ENTRIES PROVIDED
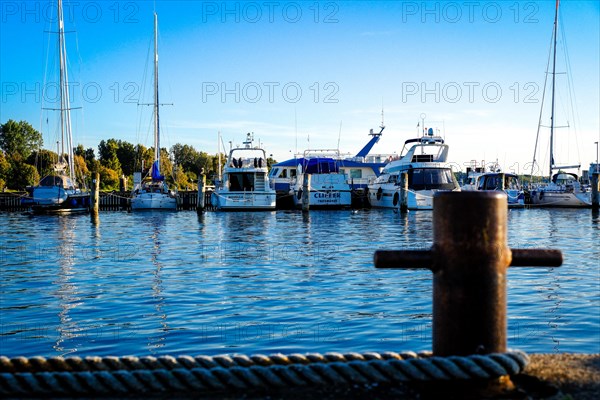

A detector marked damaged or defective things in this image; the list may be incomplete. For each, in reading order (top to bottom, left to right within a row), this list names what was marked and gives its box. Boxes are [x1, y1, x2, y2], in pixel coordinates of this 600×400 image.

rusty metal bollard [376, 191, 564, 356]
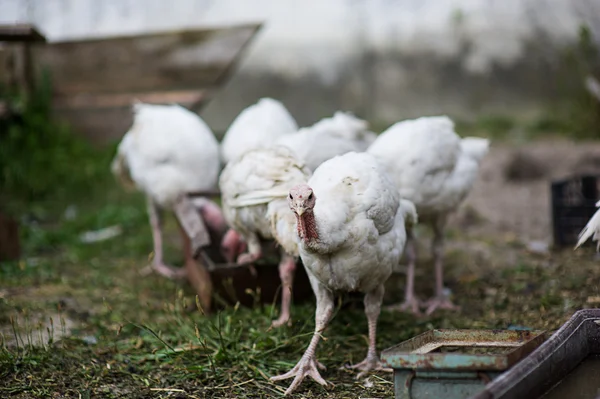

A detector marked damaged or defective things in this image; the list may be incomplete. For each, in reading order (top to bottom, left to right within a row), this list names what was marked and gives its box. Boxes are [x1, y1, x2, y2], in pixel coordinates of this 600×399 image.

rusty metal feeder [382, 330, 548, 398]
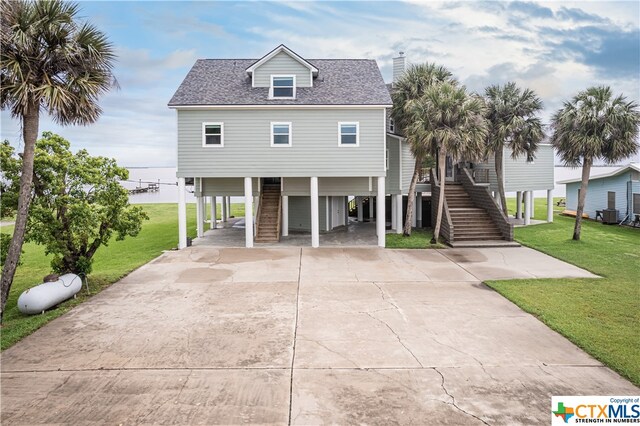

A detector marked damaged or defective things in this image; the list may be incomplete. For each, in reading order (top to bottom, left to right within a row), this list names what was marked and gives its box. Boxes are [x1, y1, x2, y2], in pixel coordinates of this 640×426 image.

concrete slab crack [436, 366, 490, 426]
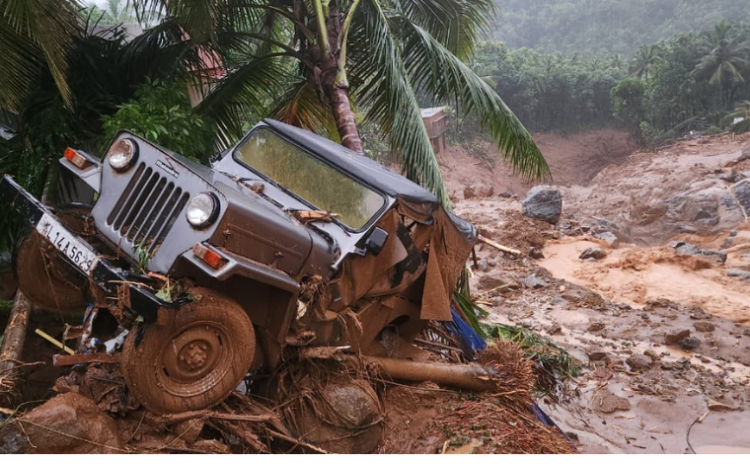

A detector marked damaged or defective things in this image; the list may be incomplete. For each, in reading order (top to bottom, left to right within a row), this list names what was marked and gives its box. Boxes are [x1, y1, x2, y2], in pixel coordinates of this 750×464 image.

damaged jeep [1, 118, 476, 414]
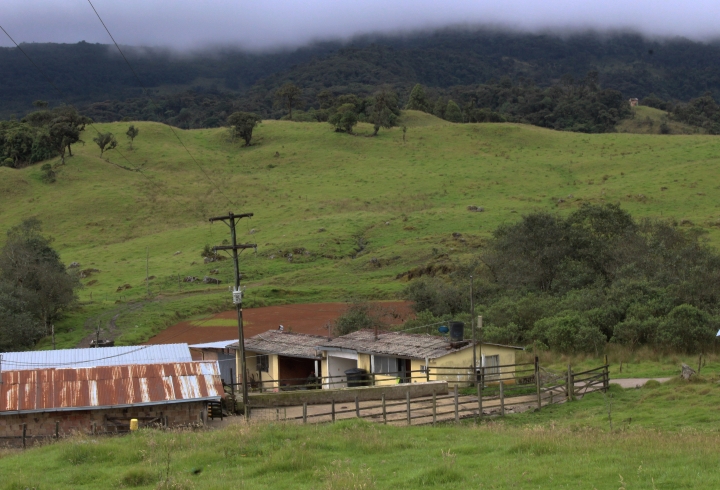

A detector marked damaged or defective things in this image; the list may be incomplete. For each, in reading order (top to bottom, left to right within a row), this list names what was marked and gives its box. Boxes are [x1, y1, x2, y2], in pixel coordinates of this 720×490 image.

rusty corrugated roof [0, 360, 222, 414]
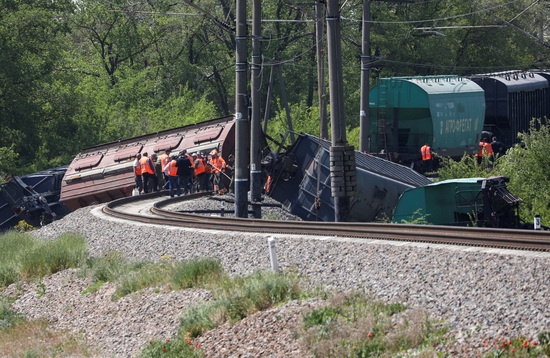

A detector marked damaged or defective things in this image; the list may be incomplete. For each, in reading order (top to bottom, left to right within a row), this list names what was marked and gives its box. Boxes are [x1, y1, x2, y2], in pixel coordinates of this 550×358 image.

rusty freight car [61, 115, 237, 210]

YOUR OBJECTIVE
Update the listing above by changing every "detector" to "scanner" and keeping everything else the same. Leave the pictures out of your answer.

SOLUTION TO THE PROBLEM
A scanner marked damaged or defective things in this image; the list may be incomplete. For each, in reading order (top to bottom, left to right within a row), this list names what was marked and gives its box. Boxes are [x1, y1, x2, y2], in pixel coordinates of this 600×400 image.

rusty metal bollard [376, 191, 564, 356]

A scanner marked damaged or defective things in this image; the list may be incomplete. For each, in reading order (top to bottom, left to right within a row), this list names what was marked and gives its box. Boxes are [x1, y1, x2, y2], in pixel coordinates of this 600×399 image.

rusty metal feeder [382, 330, 548, 398]

A scanner marked damaged or defective things in this image; the list may be incomplete. For each, in reading order (top to bottom, left to right within a row), this list names what was marked and gives its box. Boxes are [x1, y1, x2, y2], in pixel coordinates of this 640×426 image.

concrete slab crack [436, 366, 490, 426]

A scanner marked damaged or defective things in this image; the list may be incomplete. For each, in reading order (top to bottom, left to right within a row), this list names what was marked and gives its box. Boxes are [x1, y1, x2, y2], in pixel coordinates of this 750×464 image.

damaged jeep [1, 118, 476, 414]

A scanner marked damaged or defective things in this image; the list may be incomplete. For each, in reading order (top to bottom, left to right within a row), this list names what was marked and gives its box. Boxes are [x1, y1, x2, y2], in pixel coordinates of this 720×490 image.

rusty corrugated roof [0, 360, 222, 414]

A scanner marked damaged or defective things in this image; the list may be incomplete. For each, in reading order (top to bottom, left to right within a row), this list names what was marked and gives its box. Boxes are [x1, y1, x2, y2], in pixel coordinates of this 550×358 image.

rusty freight car [61, 115, 237, 210]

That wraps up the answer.